Public libraries have always been in the business of moving information and knowledge across networks. Checking out a book, taking it home on a bike or bus, and sharing its content in conversations with friends is the old-school way of networked information- sharing. Electronic networks are the currency of information-sharing today—a reality that libraries have understood for decades and that has prompted large investments by public libraries in digital infrastructure.

Yet some library facilities, especially in rural areas, are saddled with speeds that fall below the Federal Communications Commission’s 25 Megabits per second download threshold for consumer broadband. This is at a time when community anchor institutions such as libraries need speeds of at least 100 Mbps and, often, multi-gigabit networks.

What happens when libraries experience network upgrades that result in speeds orders of magnitude greater than they have previously had? The State of California offers insight into that question, as public libraries now are able to connect to the California Research and Education Network (CalREN). CalREN is managed by the nonprofit Corporation for Education Network Initiatives in California, or CENIC.

Over 80% of all library jurisdictions in California now have their internet connectivity and services through CENIC, which offers speeds of 1 to 100 Gbps to member institutions. As a result, many libraries have gone from relatively pedestrian network speeds in their facilities to gigabit-plus speeds. The leap in bandwidth has not, in some cases, been accompanied by new library initiatives to take full advantage of it.

To explore questions of how libraries respond to large increases in network speeds and how they can accelerate the development and uptake of innovative applications for gigabit connectivity, the Aspen Institute’s Dialogue on Public Libraries convened a series of discussions with library officials, technologists and other stakeholders in Sacramento, California on December 4-5, 2018. The meeting offered a number of examples where bandwidth can do more to help libraries serve communities, identified obstacles that stand in the way, and offered recommendations for overcoming these obstacles.
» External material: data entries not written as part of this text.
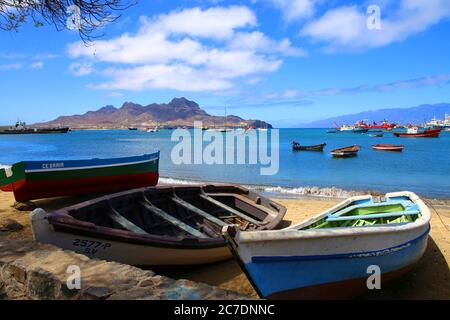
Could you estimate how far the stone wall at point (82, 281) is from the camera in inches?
135

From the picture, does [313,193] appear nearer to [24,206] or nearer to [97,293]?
[24,206]

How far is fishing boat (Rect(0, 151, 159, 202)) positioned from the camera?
11172 mm

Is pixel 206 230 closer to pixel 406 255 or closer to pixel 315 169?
pixel 406 255

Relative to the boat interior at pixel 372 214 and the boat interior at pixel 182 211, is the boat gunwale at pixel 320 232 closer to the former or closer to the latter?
the boat interior at pixel 372 214

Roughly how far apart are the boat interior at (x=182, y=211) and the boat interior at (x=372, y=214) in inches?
60.4

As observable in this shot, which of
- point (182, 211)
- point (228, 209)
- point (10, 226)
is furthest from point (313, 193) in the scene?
point (10, 226)

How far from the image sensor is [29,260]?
14.0ft

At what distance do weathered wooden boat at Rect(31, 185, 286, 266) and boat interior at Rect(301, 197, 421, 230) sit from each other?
130 centimetres

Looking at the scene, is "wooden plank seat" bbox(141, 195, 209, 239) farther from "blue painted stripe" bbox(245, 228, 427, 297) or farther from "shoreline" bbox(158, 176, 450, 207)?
"shoreline" bbox(158, 176, 450, 207)

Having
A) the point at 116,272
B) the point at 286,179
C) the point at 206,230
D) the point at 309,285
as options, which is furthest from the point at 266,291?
the point at 286,179

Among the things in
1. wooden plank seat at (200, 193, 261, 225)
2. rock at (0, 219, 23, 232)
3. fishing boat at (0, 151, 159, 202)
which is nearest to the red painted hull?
fishing boat at (0, 151, 159, 202)

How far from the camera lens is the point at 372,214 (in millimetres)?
7000

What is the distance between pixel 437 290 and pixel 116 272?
5214 mm

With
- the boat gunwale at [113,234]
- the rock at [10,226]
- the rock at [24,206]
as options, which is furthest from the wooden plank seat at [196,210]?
the rock at [24,206]
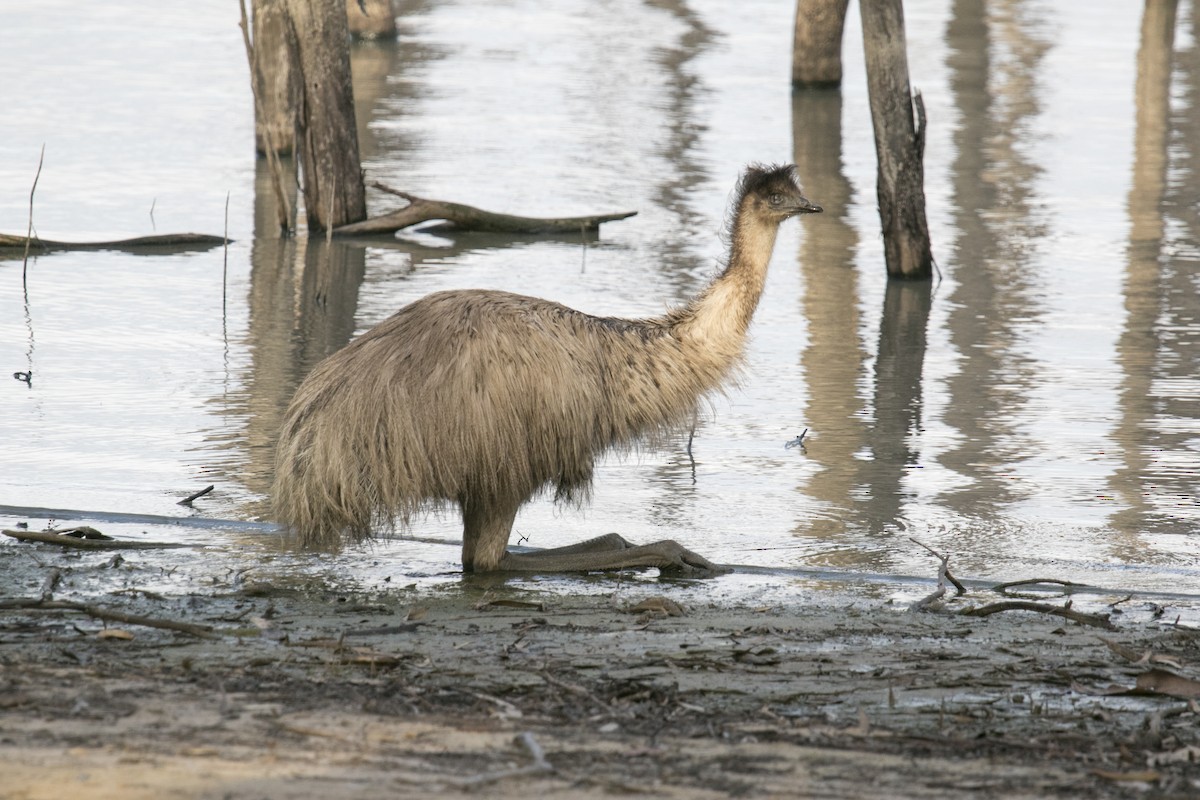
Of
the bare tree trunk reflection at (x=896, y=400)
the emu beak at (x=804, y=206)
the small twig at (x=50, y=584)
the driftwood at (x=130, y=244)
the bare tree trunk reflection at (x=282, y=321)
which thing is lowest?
the bare tree trunk reflection at (x=896, y=400)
The discussion revealed excitement and anticipation over the CENIC network, but also apprehension about two gaps:

  • The expectations gap: This is the gap between how stakeholders view libraries’ role in their communities and the scope of community challenges that CENIC connectivity can help libraries address.
  • The bandwidth-imagination gap: This is the gap between the huge upgrade in network capability and the ability of libraries to develop new programs and services that fully exploit CENIC bandwidth.

The expectations gap calls on a range of stakeholders—elected officials, community leaders, the private sector, and library professionals—to contemplate how CENIC bandwidth and public libraries can help address significant challenges in California communities. The bandwidth-imagination gap calls on libraries to look outward to partners to develop programs and services that take advantage of CENIC capacity.